_EJERCICIO PROPUESTO 1:_ Enumera, por favor, todas las personas que aparecen nombradas en la reseña de la novela de Carlos Abella.
_EJERCICIO PROPUESTO 2:_ Retoma la reseña de la novela de Carlos Abella a partir de su última frase y escribe cómo sigue.

_TEXTO:_
Si tuviera que poner mi propio título 
a la narración que nos presenta Carlos Abella bien podría ser “¿Dónde estaba 
usted cuando murió Franco?” porque la novela, casi construida como un diario, 
explora cada uno de los días del periodista Fernando del Corral después de que 
por accidente presencie un asesinato a la salida de la Plaza de Toros de las 
Ventas una tarde de octubre de 1975. Sin darse cuenta al principio, pero imbuido 
después de la ética profesional de todo buen periodista, el protagonista se ve 
envuelto en un trama de conspiración, traición y muerte que se prolonga hasta 
llegar casi al final del franquismo como régimen político. El azar jugará un 
papel importante en toda la investigación, recordándonos en cierto modo a los 
clásicos del periodo romántico. Pero, sin duda, el elemento que más juego le da 
al autor es el tiempo o mejor dicho, la interacción que se plantea entre el 
tiempo interno y el externo de la novela, pues, a medida que se acerca el final 
de Franco, vemos también más clara la solución del drama, del mismo modo que 
nuestro periodista puede contar durante toda su aventura con la colaboración de 
algunos miembros de unas instituciones que intuyen que un cambio se avecina y 
actúan en consecuencia. 
 
Permítaseme ejemplificar esta idea 
con las palabras que Abella pone en boca de Matías Fernández, compañero de 
redacción de Del Corral y franquista convencido que acaba por aceptar lo 
inevitable: “Nadie es inmortal, pero no me arrepiento de nada ni de lo que he 
vivido. Luché contra unas ideas que nos querían imponer desde Moscú, y, que yo 
sepa, el comunismo nunca ha ido acompañado de libertad. Ahora os toca a vosotros 
luchar contra la injusticia, en pos de la verdad y, sobre todo, para fraguar un 
futuro mejor para los españoles” (p. 204). La respuesta de Fernando del Corral, 
que siente cierta simpatía hacia su compañero pero no comparte su fidelidad 
hacia el régimen franquista, es significativa: “Lo haremos. Pero ya sabes que yo 
lucho un poco a mi aire” (ibíd). En 
síntesis, desde el principio de la historia se hace evidente para el lector que 
los personajes ya han tomado conciencia de la trascendencia de los 
acontecimientos políticos que están a punto de sucederse en España y por tanto, 
queda completamente legitimada la pregunta que Del Corral deja abierta para el 
futuro en el que ya nos encontramos: “¿Dónde estaba usted cuando murió Franco?”.

_BLOQUE DE DATOS:_
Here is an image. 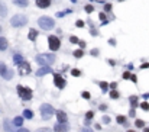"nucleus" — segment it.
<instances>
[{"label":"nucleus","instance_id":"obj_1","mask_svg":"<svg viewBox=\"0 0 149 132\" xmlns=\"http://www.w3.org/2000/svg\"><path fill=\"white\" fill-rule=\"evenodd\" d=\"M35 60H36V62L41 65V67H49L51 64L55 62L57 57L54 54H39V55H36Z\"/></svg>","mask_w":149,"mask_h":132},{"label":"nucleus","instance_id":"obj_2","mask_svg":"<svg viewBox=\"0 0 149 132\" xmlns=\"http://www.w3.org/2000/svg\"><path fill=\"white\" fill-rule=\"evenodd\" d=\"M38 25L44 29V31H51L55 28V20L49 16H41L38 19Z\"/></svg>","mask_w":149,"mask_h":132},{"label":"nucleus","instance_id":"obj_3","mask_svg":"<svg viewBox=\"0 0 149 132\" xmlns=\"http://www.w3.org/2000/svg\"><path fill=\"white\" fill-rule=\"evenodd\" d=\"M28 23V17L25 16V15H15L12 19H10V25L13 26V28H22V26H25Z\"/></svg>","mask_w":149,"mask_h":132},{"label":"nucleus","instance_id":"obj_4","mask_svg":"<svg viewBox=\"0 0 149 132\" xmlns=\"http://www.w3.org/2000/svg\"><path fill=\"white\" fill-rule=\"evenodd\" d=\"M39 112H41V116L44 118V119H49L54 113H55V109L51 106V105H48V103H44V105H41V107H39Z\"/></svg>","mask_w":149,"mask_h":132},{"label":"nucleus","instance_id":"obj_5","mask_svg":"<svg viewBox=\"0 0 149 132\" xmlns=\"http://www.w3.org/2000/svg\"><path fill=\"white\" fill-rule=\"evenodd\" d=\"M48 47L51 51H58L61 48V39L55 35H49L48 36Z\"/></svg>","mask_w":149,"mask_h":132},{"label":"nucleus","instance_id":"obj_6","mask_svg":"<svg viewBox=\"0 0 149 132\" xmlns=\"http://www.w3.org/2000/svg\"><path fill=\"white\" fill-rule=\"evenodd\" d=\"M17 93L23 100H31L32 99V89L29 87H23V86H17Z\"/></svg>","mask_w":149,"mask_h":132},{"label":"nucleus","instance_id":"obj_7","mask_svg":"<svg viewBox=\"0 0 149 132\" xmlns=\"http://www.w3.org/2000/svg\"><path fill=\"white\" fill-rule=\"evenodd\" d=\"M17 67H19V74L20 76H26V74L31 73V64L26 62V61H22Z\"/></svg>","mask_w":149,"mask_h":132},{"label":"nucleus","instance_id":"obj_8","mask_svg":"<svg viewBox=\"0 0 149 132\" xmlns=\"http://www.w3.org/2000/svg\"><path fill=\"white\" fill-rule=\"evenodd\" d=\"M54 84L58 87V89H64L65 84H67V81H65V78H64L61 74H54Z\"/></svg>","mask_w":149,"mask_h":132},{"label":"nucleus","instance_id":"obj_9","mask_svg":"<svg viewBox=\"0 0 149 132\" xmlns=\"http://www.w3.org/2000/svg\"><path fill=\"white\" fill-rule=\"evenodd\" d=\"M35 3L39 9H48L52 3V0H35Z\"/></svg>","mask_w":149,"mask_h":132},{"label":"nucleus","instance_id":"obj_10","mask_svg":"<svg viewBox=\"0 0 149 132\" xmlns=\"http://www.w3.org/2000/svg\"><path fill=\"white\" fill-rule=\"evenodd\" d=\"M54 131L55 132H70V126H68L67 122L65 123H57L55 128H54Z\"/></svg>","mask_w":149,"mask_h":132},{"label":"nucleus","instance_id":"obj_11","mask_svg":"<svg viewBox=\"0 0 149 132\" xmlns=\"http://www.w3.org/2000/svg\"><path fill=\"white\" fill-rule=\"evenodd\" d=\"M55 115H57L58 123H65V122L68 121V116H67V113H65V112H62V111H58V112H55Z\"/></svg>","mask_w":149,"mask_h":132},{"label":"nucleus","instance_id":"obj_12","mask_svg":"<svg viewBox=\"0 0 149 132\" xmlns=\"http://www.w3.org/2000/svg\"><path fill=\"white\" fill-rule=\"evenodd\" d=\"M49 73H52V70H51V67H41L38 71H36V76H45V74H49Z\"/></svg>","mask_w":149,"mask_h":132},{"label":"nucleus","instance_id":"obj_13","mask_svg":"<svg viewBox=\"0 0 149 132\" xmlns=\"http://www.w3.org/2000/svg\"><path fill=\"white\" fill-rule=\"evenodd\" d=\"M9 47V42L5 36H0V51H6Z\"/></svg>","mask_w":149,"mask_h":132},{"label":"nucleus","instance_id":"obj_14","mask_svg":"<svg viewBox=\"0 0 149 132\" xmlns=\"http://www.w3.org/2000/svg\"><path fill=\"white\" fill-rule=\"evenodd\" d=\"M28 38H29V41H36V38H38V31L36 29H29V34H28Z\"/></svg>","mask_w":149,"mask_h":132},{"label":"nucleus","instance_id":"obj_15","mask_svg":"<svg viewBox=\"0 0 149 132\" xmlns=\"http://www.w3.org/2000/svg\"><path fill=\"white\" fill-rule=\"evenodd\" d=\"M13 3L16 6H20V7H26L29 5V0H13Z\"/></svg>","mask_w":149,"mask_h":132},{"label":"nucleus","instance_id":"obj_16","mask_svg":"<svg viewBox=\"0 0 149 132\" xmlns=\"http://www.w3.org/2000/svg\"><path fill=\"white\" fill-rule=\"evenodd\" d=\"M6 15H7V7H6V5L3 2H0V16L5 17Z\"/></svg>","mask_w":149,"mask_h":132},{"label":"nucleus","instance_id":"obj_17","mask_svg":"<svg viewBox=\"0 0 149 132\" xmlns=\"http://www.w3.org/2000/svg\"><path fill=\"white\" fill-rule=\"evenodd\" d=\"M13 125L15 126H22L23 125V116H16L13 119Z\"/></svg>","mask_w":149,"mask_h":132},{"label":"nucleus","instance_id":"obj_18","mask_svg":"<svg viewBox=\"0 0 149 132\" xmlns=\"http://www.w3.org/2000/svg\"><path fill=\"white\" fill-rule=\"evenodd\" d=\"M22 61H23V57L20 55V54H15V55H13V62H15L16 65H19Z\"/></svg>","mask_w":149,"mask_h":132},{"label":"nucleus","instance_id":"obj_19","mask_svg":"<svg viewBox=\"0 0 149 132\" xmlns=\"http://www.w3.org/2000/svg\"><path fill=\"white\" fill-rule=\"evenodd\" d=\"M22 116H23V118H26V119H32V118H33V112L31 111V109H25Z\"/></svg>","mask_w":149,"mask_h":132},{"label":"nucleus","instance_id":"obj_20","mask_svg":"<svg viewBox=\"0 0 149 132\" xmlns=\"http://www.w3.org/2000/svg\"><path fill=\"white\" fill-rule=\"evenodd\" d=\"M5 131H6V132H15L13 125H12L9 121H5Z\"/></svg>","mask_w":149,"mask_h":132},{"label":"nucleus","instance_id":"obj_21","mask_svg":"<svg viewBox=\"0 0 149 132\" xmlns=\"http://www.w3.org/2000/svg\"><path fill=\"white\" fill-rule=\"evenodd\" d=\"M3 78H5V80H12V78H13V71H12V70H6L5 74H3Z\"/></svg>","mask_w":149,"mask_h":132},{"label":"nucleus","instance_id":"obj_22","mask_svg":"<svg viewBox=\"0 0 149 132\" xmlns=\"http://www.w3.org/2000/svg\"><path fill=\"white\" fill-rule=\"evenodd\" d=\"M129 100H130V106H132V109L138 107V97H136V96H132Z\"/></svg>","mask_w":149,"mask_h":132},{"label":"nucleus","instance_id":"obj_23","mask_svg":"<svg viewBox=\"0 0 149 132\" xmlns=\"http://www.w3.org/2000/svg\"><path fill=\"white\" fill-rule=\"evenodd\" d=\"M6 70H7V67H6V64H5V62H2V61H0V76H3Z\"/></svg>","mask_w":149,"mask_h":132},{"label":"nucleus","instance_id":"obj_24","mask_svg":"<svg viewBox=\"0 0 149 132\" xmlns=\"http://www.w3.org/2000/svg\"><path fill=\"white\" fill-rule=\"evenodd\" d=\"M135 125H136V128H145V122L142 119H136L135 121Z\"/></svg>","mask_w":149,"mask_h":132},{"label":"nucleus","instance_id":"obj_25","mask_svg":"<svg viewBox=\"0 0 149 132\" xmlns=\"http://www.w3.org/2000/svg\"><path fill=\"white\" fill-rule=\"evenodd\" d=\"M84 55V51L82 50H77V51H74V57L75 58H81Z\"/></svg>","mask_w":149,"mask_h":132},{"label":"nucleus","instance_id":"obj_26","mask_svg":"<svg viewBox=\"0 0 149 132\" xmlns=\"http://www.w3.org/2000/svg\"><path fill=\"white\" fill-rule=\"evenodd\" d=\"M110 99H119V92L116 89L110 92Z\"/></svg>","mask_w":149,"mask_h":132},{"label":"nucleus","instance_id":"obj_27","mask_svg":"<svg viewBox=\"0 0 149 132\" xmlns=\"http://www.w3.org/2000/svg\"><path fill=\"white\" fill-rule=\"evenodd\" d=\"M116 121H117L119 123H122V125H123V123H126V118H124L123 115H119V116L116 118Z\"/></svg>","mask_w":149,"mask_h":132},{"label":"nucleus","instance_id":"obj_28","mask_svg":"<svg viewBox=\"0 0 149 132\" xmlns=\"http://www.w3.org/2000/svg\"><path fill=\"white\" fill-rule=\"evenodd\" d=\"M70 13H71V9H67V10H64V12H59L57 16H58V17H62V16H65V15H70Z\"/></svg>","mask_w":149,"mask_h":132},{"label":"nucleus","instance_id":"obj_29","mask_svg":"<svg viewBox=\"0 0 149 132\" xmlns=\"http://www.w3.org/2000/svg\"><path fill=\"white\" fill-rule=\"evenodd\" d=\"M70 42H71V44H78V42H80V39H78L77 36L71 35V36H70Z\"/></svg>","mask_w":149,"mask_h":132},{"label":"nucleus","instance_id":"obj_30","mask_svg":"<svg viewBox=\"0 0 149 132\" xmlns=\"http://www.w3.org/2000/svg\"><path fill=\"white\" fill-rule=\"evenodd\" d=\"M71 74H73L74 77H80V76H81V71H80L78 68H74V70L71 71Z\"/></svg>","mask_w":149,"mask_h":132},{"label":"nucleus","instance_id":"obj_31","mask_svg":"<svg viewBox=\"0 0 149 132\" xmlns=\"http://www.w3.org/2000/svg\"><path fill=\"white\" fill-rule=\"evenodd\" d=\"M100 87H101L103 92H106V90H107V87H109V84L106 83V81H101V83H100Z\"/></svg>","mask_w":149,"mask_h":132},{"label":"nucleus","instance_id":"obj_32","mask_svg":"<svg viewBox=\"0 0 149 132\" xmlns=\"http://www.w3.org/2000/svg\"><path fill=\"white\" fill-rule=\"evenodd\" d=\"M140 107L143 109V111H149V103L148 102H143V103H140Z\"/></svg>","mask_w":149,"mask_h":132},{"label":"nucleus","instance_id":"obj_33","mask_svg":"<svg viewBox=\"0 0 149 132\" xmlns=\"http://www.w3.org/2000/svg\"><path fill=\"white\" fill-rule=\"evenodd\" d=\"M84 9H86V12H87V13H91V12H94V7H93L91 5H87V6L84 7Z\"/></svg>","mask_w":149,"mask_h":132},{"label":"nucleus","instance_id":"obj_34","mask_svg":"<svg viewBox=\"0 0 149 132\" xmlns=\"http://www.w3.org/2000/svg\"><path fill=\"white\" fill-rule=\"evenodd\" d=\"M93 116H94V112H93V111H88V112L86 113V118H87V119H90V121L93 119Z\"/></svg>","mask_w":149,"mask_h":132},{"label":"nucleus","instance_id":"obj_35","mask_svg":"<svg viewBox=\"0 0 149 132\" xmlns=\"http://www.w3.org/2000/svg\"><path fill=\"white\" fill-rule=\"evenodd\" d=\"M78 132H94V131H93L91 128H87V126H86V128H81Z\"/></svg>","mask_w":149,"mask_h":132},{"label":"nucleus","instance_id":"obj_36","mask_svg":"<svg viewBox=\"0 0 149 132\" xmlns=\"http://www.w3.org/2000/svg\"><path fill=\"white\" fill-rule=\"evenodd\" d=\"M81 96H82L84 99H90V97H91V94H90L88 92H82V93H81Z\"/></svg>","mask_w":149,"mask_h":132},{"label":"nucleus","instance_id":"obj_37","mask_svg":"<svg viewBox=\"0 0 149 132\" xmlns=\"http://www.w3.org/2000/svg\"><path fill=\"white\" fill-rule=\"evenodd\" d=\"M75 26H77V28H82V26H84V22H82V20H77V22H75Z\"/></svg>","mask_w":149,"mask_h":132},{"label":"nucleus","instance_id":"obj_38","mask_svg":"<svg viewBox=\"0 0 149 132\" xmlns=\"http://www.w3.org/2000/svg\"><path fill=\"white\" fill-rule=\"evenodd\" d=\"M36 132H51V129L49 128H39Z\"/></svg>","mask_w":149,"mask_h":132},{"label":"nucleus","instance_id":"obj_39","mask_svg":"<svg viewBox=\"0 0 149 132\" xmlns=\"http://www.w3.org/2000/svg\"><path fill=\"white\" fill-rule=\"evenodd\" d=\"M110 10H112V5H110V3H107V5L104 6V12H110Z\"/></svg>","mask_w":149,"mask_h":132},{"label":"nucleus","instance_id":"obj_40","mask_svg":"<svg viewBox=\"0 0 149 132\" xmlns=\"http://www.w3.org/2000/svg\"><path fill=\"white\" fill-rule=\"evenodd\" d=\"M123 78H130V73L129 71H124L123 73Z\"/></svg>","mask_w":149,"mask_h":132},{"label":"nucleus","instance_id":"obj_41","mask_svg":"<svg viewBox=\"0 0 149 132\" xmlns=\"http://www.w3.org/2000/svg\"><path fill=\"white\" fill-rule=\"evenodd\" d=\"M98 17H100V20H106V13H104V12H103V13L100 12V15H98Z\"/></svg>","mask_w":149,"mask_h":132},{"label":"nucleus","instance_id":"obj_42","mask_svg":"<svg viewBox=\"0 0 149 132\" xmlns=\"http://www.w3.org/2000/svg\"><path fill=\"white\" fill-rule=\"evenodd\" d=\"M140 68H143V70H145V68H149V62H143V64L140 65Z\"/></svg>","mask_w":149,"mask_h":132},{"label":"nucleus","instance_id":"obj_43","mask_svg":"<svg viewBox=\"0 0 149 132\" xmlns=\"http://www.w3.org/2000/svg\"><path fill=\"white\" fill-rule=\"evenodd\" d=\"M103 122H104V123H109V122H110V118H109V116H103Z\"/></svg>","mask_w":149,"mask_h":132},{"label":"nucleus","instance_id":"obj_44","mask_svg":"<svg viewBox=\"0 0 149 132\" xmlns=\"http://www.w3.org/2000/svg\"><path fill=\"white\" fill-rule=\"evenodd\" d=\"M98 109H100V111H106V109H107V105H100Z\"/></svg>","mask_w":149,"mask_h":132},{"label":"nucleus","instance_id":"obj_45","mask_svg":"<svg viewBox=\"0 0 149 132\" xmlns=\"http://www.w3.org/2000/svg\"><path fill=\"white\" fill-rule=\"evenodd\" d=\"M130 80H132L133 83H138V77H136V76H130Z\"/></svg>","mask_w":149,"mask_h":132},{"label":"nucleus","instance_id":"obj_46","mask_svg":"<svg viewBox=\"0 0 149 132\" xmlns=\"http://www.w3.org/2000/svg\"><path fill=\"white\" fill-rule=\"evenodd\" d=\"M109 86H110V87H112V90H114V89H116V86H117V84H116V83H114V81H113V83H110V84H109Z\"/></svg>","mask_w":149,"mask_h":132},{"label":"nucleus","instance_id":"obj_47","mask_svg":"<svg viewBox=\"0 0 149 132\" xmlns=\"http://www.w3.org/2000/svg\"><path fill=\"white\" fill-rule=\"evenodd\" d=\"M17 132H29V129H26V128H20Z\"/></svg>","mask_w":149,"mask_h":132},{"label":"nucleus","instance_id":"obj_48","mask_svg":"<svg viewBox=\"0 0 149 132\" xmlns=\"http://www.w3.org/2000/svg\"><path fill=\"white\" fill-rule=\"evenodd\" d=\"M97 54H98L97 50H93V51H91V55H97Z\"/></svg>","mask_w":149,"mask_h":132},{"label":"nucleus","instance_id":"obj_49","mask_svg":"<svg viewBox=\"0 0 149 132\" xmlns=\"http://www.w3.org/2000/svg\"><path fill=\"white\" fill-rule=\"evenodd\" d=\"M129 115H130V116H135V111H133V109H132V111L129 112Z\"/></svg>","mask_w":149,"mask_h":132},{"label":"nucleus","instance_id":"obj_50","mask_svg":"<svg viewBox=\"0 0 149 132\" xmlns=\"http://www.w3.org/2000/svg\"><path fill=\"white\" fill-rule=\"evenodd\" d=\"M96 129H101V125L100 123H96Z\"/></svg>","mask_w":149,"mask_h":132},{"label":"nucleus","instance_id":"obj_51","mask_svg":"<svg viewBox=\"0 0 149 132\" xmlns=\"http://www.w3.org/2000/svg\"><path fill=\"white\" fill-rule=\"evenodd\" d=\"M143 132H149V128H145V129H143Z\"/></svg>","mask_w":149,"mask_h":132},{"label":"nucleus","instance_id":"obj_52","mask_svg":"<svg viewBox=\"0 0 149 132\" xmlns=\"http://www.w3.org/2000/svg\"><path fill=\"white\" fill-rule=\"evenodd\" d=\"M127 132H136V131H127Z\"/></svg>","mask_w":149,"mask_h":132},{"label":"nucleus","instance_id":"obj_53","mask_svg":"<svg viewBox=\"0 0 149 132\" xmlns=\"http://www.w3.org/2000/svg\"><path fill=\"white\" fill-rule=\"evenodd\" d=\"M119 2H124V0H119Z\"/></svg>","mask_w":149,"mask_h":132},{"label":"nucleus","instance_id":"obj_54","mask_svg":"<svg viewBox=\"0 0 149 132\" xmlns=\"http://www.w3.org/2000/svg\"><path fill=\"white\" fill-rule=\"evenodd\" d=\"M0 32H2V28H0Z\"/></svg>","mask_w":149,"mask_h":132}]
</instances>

_RESPUESTA 1:_ Carlos Abella, Fernando del Corral, Matías Fernández y Franco.

_RESPUESTA 2:_
 
Ahora bien, si consideramos esa misma 
cuestión desde un punto de vista metafórico, este libro se construye como una 
base útil para entender el trasfondo político español de aquel momento. Con 
Franco agonizante y casi desmitificado por el tratamiento público de su 
deterioro físico, las visitas que hace durante su investigación nuestro 
protagonista a discotecas, pubs, hoteles y restaurantes y, sobre todo, las 
conversaciones que mantiene en cada una de ellas, nos transmiten un reflejo de 
la época que es difícil de ver y entender completamente para quienes no lo 
vivieron si no es a través de la literatura. Pero, además, la conjunción entre 
personajes reales y ficticios, como Del Corral, nos permite la construcción de 
arquetipos de convivencia con el régimen: desde los fieles fervorosos que deben 
rehacerse ante la inevitabilidad de la muerte de su Caudillo, hasta la oposición 
velada que espera su momento, pasando por quienes no participaban del régimen 
pero se sentían cómodos en él. Destaca el papel de aquellos que, como en el caso 
del propio Fernando del Corral, son partidarios de un sistema democrático aunque 
no son combativos con el régimen franquista, e ideológicamente se sienten lejos 
del marxismo o del socialismo pero participan de la misma voluntad generalizada 
de construir un futuro en libertad. De modo que, según la novela, éstas son las 
personas que de alguna manera se perfilan como bisagra entre los bloques 
antagónicos en la transición que se intuye, pues comparten afinidades con casi 
todos los personajes que sirven de modelo (más con unos y menos con otros, 
evidentemente) aunque tienen sus propias inquietudes y 
métodos.
 
Como resulta evidente, no todos los 
perfiles se dibujan con la misma claridad, aunque Carlos Abella hace un 
magnífico trabajo para dar voz a representantes de opciones políticas muy 
diferentes, especialmente aquellas que durante la Transición configuraron el 
espectro político de centro y centro-derecha, que de esta manera pueden 
explicarse, hacerse entender y desmontar algunos de los prejuicios que pesan 
sobre ellas. Pues, en ese ideal de quienes entendían la libertad como un bien 
inalienable y objeto legítimo de demanda personal y colectiva, se daban la mano 
las muchas opciones de oposición al franquismo (procedentes de todo el arco 
político, pero principalmente del centro-izquierda y el centro-derecha, según 
nos plantea Abella) que creían imprescindible la democracia per se.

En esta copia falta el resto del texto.